The classification results (Figure 7) reveal that coconut palms in Wenchang City exhibit an overall pattern of “coastal aggregation and northern scattering”, with significant spatial heterogeneity, a pattern closely tied to regional natural conditions and human activity intensity. In coastal areas (e.g., Dongjiao Town, Longlou Town), coconut palms are distributed contiguously, which is highly consistent with visual interpretation of high-resolution Google Earth imagery. Regulated by the marine climate, this area features suitable humidity and well-drained sandy soil, ideal for large-scale coconut palm growth; coupled with a long history of artificial cultivation, it forms a core distribution zone. In central areas (e.g., Wencheng Town, Huiwen Town), coconut palms mainly follow a “village-surrounding + farmland intercropping” pattern, with fragmented patches that interlace with cash crops (e.g., rubber plantations, pepper gardens), and the classification results accurately capture this human-modified landscape. This fragmented distribution reflects the “courtyard economy” model typical of local rural communities, where coconuts are planted as auxiliary crops. In northwestern areas (e.g., Jinshan Town, Fengpo Town), coconut palms are scattered sporadically on gentle slopes, forming a mixed landscape with shrubs and drylands. Restricted by soil and water conditions, coconut palms have low density, and occasional confusion with tall herbs occurs in classification results (due to similar spectral and scattering features under low coverage).
Multi-scale validation results confirm the reliability of classification accuracy. At the regional scale, a detailed analysis of confusion matrix statistics derived from 397 random validation samples (Table 3) shows that the optimal feature subset achieves an OA of 92.83% and a Kappa coefficient of 0.8975, verifying the model’s excellent overall ability to distinguish land cover types in the study area. Further analysis of class-specific accuracy reveals that the model performs exceptionally well in excluding non-target classes, as evidenced by the high User’s Accuracy (UA) for coconut palms (92.74%), indicating low commission errors and that pixels classified as coconut palms are highly likely to be correct. However, the Producer’s Accuracy (PA) for coconut palms is slightly lower at 87.12%, indicating that omission errors are the primary source of uncertainty; these errors mainly stem from confusion with other tall arbors and occur primarily in mixed planting areas where young or sparse coconut palms are misclassified into the “Others” category due to the dominance of background signals from understory vegetation.

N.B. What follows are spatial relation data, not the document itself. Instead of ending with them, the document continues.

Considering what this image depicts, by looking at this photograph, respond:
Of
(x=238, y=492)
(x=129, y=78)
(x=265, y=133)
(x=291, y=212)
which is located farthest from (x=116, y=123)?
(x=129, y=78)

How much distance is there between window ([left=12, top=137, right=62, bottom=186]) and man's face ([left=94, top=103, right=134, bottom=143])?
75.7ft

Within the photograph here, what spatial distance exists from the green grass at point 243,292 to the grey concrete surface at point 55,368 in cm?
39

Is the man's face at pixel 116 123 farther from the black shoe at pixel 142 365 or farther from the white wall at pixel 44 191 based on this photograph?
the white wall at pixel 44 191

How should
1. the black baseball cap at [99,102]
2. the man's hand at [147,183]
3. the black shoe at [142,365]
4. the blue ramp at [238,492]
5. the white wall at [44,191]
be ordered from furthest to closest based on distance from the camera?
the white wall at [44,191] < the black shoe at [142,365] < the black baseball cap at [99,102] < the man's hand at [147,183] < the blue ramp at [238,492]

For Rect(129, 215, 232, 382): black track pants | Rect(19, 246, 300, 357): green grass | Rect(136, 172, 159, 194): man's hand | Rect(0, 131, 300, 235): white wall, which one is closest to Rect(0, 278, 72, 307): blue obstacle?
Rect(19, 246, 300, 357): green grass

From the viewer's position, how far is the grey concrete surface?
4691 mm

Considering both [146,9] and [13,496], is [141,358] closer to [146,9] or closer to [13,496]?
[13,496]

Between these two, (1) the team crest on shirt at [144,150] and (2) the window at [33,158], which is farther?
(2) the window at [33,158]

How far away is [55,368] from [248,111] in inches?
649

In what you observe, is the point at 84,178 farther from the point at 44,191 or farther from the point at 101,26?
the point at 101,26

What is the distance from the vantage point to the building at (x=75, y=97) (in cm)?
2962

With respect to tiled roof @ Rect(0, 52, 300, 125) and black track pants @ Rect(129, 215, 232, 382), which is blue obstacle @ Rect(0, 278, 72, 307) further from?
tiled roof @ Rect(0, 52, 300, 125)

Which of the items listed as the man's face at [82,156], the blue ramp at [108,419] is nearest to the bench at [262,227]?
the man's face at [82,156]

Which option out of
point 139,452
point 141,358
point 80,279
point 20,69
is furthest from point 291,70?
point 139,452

Nevertheless, the balanced performance across all metrics confirms that the 15 selected features comprising optical, SAR, and textural variables successfully capture the multi-dimensional characteristics required for accurate species-level mapping, meeting the reliability requirements for regional statistical accuracy and confirming the model’s ability to identify the overall distribution of coconut palms in the study area.
Among the accuracy values of all classes, water bodies have the highest PA (95.74%), which benefits from the synergistic enhancement of NDWI and σ V H , enabling accurate distinction between water bodies and other ground objects. To further analyze the error characteristics at the micro scale, independent validation was conducted in the core area of Chongxing Town using UAV imagery with a resolution of 0.07 m. A total of 519 samples were collected, and the corresponding confusion matrix is presented in Table 4. Accuracy analysis based on this matrix shows that the OA reaches 90.17% with a Kappa coefficient of 0.8617, slightly lower than the regional validation results. This discrepancy mainly arises because high resolution data captures more micro scale interlacing of ground objects (e.g., overlaps between coconut palms and building edges). For coconut palms, the PA is 89.12% and the UA is 97.04%, with errors arising primarily from two aspects: (1) confusion between coconut palms and other Arecaceae plants, as their spectral and scattering characteristics overlap to a certain extent; and (2) omission of coconut palms obscured by buildings in dense residential areas.

4. Discussion

This study achieved high-precision extraction of coconut palms in Wenchang City through multi-source remote sensing fusion and feature selection technology. Beyond classification accuracy, the methodological value of this study lies in its capacity to leverage complementary structural and physiological information, which is essential for species-level discrimination in complex tropical environments.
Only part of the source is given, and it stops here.